Walt set out to leave his family with peace and security, and he annihilated both while deep-sixing his relationships with them entirely. Whatever his intentions, motivations, moral value, this much is true: Walt failed those he loved the most. Although, I would argue that, at the last, he put aside his ego and his goals of empire and conquest, and he finally did make a few good things come about.
That's a big harbinger of doom, for sure. It certainly indicates Walt isn't just sacrificing his happiness for his family's. If he was, he'd suck it up and work for Gray Matter, which would neatly circumnavigate all of his problems of distribution, danger, etc. He'd be working in optimum conditions, he'd be working on things he loved, and the salary and benefits would be deliberately calibrated by Gretchen and Elliot to get him through his cancer treatment and take care of his family. It solves every problem, so why not take it? Ego. Pure selfishness.
I always felt this was the best option. It would have provided 100% of the money, plus given Walt fulfillment and used his talents to their limit.

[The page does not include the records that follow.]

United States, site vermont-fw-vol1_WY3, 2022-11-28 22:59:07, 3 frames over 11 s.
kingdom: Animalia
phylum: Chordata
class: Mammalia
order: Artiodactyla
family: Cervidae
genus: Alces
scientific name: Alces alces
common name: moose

It also would have required the biggest ego-hit and, therefore, was completely anathema to Walt. That's good writing. Bad choices, but good writing.
Absolutely. He could have used his chemistry skills to research life-saving drugs and be an inspiration to his children. Instead he get's Frank killed, his kids hate him for it and ends up forcing his (once) best friend to pay for their education instead with his money.
The problem with your hypothetical is that it's a bullshit question. You're offering him two choices, the answer to both of which is no, and pretending those are the only options. Here try this hypothetical:
You need $10,000 in 1 month or else your son will be killed. Do you:
A. Murder a friend who you know has $10,000 in his backpack and take his money
B. Let your son die
Which do you do? And don't say "C. *anything else*" because those are your only options.
Obviously, I hope, you do neither A nor B, and you do in fact do some other C option.
Your hypothetical suffers from the same logical flaw as does mine above.
You go out to a bar and pick up a fine woman. You get home and make out, and when reach you up her skirt, suddenly you learn-- she isn't a she! Would you prefer to be with:
It’s not my thinking, it’s the thinking of those who characterise Walt as a villain. I’m interested to hear what they would do differently in his predicament.
The inverse might be more true: "villains are, by definition, losers". I could see that making sense if your scale for "loser" was built on something more enlightened than wealth or power.